How do you pack all of the wonderful flavors of Fall into one bite? …ya make it a soup!

In our newest blog series Make it a Soup! we will highlight the joys of soup making and all of the wonderful flavors you can can swaddle your taste buds in.


In this edition we’re making Butternut Squash Soup!

There are tons of advantages to cooking with Butternut Squash… They’re easy to work with, they don’t break the bank, and they’re loaded with vitamins A and C, potassium, and carbohydrates! Who knew a soup could give you all of that?

Check it out and try it for yourself! #makeitasoup

Serves 4 to 6


2 large butternut squashes, peeled and cubed

1 tsp olive oil, plus 1 tsp

1 large onion, peeled and diced

4 cups vegetable broth

¼ tsp cayenne pepper

Sea salt

freshly ground pepper


Preheat oven to 400°.


Place butternut squash on a sheet tray and toss with 1 teaspoon olive oil, sea salt and freshly ground pepper.

Roast for 25 minutes, until soft – a knife should easily cut through it.

Meanwhile, in a large pot over medium, heat olive oil until it simmers. Add diced onions and cook until translucent.

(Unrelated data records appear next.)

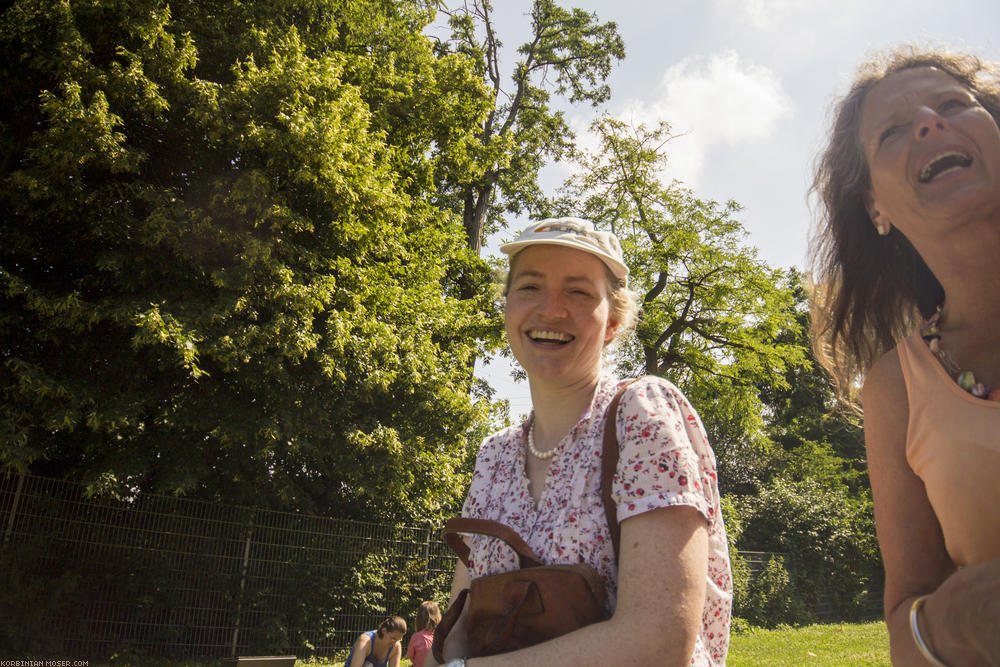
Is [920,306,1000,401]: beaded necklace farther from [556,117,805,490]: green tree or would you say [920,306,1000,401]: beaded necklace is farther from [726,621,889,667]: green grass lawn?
[556,117,805,490]: green tree

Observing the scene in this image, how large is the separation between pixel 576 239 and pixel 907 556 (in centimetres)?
108

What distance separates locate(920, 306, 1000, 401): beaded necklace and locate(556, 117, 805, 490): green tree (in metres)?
21.5

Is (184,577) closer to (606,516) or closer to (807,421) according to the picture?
(606,516)

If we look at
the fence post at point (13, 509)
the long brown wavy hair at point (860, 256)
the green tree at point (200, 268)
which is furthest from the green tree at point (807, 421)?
the long brown wavy hair at point (860, 256)

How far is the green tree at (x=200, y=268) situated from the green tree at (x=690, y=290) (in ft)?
39.2

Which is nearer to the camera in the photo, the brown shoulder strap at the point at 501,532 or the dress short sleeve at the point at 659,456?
the dress short sleeve at the point at 659,456

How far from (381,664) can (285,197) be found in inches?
300

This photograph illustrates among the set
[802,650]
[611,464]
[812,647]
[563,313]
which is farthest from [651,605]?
[812,647]

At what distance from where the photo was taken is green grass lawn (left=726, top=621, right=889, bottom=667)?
12375 millimetres

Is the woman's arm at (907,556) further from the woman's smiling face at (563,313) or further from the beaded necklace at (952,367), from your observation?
the woman's smiling face at (563,313)

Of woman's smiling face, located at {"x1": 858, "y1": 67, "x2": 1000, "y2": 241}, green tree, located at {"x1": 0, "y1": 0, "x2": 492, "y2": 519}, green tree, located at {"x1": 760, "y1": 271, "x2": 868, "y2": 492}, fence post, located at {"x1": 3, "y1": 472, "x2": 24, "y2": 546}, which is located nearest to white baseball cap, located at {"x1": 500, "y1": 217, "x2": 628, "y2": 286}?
woman's smiling face, located at {"x1": 858, "y1": 67, "x2": 1000, "y2": 241}

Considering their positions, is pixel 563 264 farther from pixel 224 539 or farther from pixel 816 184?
pixel 224 539

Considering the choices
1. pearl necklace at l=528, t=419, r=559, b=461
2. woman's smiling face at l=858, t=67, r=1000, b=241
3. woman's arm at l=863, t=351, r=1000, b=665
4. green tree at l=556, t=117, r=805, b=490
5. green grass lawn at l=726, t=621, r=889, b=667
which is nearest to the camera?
woman's arm at l=863, t=351, r=1000, b=665

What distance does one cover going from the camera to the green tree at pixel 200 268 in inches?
405
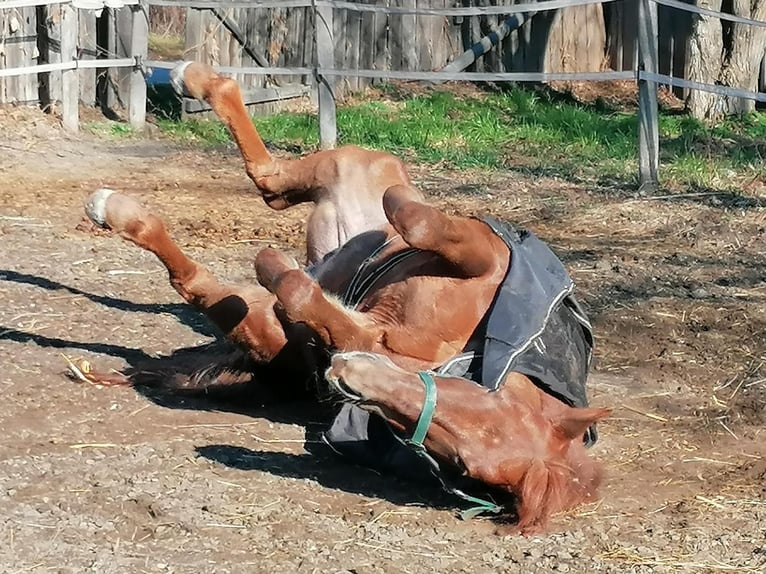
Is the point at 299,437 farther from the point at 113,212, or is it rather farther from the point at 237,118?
the point at 237,118

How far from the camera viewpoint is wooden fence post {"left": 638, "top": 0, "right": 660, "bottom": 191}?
8.80 m

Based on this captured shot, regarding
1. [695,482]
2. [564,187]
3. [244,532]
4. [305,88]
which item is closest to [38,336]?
[244,532]

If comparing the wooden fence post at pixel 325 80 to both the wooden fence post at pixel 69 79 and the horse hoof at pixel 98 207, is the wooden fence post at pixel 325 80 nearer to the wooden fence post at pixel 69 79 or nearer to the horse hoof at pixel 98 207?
the wooden fence post at pixel 69 79

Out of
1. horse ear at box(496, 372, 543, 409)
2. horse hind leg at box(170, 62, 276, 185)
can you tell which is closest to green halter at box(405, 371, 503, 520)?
horse ear at box(496, 372, 543, 409)

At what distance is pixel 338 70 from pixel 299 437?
6059 mm

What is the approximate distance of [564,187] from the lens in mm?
8914

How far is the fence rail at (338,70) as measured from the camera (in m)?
8.84

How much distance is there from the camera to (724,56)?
11.7m

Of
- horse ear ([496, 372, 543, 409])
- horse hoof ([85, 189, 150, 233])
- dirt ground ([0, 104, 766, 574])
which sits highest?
horse hoof ([85, 189, 150, 233])

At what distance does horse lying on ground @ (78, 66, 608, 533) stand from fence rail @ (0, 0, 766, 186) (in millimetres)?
4840

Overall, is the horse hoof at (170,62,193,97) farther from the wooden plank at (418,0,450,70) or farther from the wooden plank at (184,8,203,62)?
the wooden plank at (418,0,450,70)

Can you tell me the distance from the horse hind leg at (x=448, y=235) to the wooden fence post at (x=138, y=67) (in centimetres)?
721

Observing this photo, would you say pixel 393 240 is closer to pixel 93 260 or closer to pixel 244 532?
pixel 244 532

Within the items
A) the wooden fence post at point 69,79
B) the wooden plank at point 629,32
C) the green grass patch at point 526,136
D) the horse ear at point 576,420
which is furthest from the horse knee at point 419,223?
the wooden plank at point 629,32
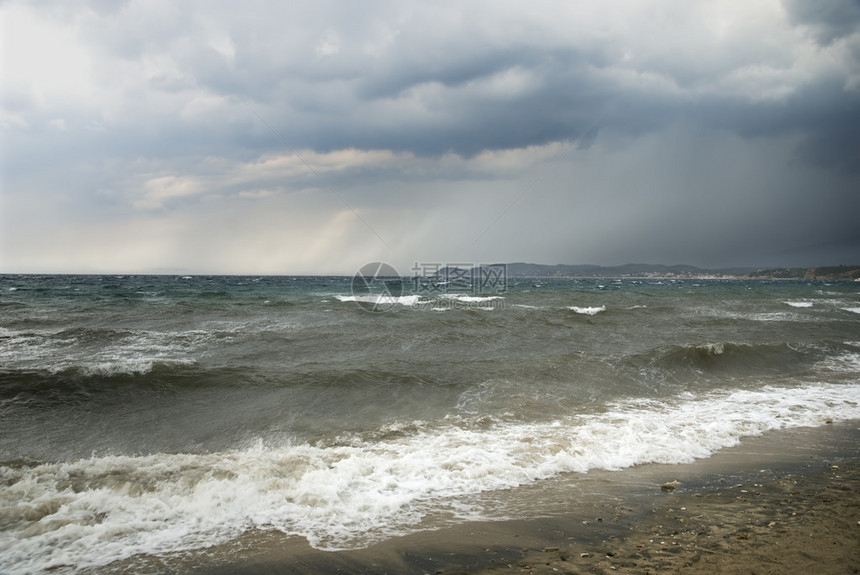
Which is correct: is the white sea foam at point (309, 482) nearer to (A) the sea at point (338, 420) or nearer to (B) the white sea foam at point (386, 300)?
(A) the sea at point (338, 420)

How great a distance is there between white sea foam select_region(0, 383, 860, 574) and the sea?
0.02 m

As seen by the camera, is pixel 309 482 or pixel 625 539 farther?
pixel 309 482

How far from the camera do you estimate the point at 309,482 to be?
194 inches

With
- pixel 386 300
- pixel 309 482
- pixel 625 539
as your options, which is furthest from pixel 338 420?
pixel 386 300

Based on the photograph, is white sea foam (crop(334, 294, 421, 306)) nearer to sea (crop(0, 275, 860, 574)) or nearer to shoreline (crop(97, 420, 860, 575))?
sea (crop(0, 275, 860, 574))

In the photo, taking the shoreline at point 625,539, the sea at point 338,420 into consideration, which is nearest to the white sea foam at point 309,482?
the sea at point 338,420

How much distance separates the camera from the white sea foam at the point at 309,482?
3922 millimetres

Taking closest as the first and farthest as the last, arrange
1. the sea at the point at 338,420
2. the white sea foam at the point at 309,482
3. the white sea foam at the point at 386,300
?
1. the white sea foam at the point at 309,482
2. the sea at the point at 338,420
3. the white sea foam at the point at 386,300

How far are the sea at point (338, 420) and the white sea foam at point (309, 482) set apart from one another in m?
0.02

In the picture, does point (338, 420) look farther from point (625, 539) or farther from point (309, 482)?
point (625, 539)

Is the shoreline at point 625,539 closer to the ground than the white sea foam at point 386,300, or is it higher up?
closer to the ground

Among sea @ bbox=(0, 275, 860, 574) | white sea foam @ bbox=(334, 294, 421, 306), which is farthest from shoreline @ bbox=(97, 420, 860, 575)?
white sea foam @ bbox=(334, 294, 421, 306)

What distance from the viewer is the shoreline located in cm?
335

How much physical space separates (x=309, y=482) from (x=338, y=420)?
2.64 metres
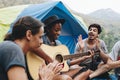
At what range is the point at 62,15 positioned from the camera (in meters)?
5.13

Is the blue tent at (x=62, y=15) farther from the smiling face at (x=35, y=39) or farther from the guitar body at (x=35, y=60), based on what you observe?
the smiling face at (x=35, y=39)

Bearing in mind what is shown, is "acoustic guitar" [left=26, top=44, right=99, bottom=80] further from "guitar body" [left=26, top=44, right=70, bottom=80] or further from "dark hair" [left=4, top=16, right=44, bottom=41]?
"dark hair" [left=4, top=16, right=44, bottom=41]

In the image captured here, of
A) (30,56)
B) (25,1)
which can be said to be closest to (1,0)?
(25,1)

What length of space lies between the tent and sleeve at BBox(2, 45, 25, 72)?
107 inches

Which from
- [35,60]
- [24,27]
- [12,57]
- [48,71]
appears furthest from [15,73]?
[35,60]

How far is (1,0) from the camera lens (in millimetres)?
33406

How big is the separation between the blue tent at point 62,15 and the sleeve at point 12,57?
272 centimetres

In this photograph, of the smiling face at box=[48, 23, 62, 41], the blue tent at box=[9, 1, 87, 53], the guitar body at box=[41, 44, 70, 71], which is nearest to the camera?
the guitar body at box=[41, 44, 70, 71]

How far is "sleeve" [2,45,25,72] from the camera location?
5.69ft

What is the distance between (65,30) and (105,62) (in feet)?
5.27

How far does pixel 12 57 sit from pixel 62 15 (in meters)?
3.43

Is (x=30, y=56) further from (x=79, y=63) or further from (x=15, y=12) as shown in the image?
(x=15, y=12)

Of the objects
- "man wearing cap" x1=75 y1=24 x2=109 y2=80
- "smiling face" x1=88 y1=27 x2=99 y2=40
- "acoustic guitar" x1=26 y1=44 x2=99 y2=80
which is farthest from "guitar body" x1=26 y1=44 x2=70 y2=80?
"smiling face" x1=88 y1=27 x2=99 y2=40

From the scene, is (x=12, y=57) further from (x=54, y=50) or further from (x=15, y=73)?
(x=54, y=50)
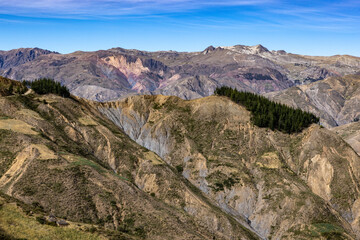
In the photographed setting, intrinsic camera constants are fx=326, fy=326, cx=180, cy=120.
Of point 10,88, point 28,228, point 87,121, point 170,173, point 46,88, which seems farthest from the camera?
point 46,88

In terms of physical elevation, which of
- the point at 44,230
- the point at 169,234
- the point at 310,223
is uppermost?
the point at 44,230

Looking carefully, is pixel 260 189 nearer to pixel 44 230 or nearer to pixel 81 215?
pixel 81 215

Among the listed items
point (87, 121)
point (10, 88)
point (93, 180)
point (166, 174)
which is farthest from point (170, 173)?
point (10, 88)

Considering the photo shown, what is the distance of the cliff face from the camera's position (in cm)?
8812

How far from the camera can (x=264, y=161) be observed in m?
105

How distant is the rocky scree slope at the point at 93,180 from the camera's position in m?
60.2

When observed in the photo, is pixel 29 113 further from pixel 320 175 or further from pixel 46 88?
pixel 320 175

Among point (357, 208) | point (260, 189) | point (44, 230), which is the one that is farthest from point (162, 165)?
point (357, 208)

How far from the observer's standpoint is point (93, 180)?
6756 centimetres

Once the squash is roasted, add to the pot. Add cayenne pepper, vegetable broth and bring pot to a boil. Reduce heat and let cook for 20 minutes.

Remove from heat and let cool.

Using an immersion blender, blend until smooth.

Notes + Serving Tips

Season with sea salt and freshly ground pepper to taste.

For a little extra kick add a ¼ teaspoon of fresh ginger or curry powder.

Crisp up some sage and toast some pepitas for a delicious garnish.